Figure 3—figure supplement 1
Influence of bZIP protein dimerization on DNA binding.

(A) Detecting heterodimer DNA complexes using an EMSA-FRET assay. Top, Fluorescein signal in blue, TAMRA signal in green, and FRET signal in red. Bottom, TYE 665 labeled DNA site. (B) Three examples to explain the notation used in part C summarize data for DNA binding by homodimers and heterodimers composed of (left) ATF3 and DBP, (middle) ATF3 and CEBPA and (right) BATF3 and JUN. Within each example, rows indicate different bZIP dimers. The top row describes the homodimer formed by the first-mentioned bZIP, the bottom row is for the other homodimer, and the middle row contains data for the heterodimer. Within each example, each column represents binding to a different DNA site composed of two half-sites. DNA-binding affinity is indicated using a green-scale heatmap with key indicating % binding at far right. The color of the cell border indicates strength of the protein-protein interaction as measured previously by FRET, indicated by yellow-scale heatmap at right. ATF3•DBP example: top row is ATF3 binding to CRE-PAR, middle row is ATF3 • DBP heterodimer binding to CRE-PAR, bottom is DBP homodimer binding to CRE-PAR. ATF3•CEBPA example: Top row is ATF3 homodimer, middle row is ATF3 • CEBPA heterodimer, and bottom row is CEBPA homodimer. Binding is to CRE-CAAT in left column and TRE-CAAT in right column. BATF3•JUN example: Top row is BATF3 homodimer, middle row is BATF3 • JUN heterodimer and bottom row is JUN homodimer. Binding is to CRE-CRE in left column and CRE-CREA in right column. (C) Complete set of EMSA-FRET data. Examples in B are included in this grid and other cells can be interpreted analogously.

Figure 3—figure supplement 2
Heterospecific binding of DNA.

Top, DNA sequences composed of optimal half sites. Bottom, comparison of an optimal DNA site to a heterodimer-specific non-optimal DNA site. DNA sequences for EMSA-FRET experiments are reported in Supplementary file 1D.

ATF3 heterodimers bind a range of distinct cognate sites.

(A) Hierarchical clustering of pairwise comparisons of DNA-binding specificity (10-mers) for ATF3 homodimer and 9 ATF3-containing heterodimers. (B) DNA logos showing the MEME motifs derived from the top 1000 12-mer sequences for ATF3 homodimer and ATF3-containing heterodimers. Grey-scale circles next to dimer names indicate PPI strength using the scale from Figure 3. (C) 3-dimensional and (D) 2-dimensional scatter plots comparing the DNA-binding specificities of bZIP homodimers vs. ATF3-containing heterodimers. Scatter plots of quantile-normalized CSI intensities (z-scores) of ATF3 dimers for 80,000 10-mers are shown.

Figure 5 with 1 supplement
ATF3 binds to different genomic regions using diverse motifs.

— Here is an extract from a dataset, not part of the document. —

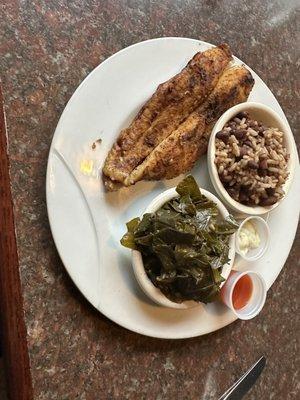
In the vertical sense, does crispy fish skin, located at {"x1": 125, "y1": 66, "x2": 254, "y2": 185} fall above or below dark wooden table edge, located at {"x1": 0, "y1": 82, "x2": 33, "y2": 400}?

(A) Venn diagram of the numbers of ATF3-bound regions determined by ChIP-seq in different cell lines. (B) Heatmap of the False Positive Rate (FPR)-cutoffs at which ATF3 ChIP-seq peaks (rows) are detected as positive for ATF3 or ATF3-dimer binding. Peaks were scored using CSI intensities of the ATF3 homodimer or ATF3-containing heterodimers (columns) in H1hESCs, K562, and HEPG2 cells, and clustered by FPR-cutoffs across all dimers. (C) Same as (B) for the glioblastoma multiforme (GBM1) cell line. Highlighted clusters (blue and green) contain DNA motifs preferred by different ATF3 dimers and are enriched with different Gene Ontology Biological Process terms. False Discovery Rates (q-values) for each GO term are shown. See Supplementary file 1H.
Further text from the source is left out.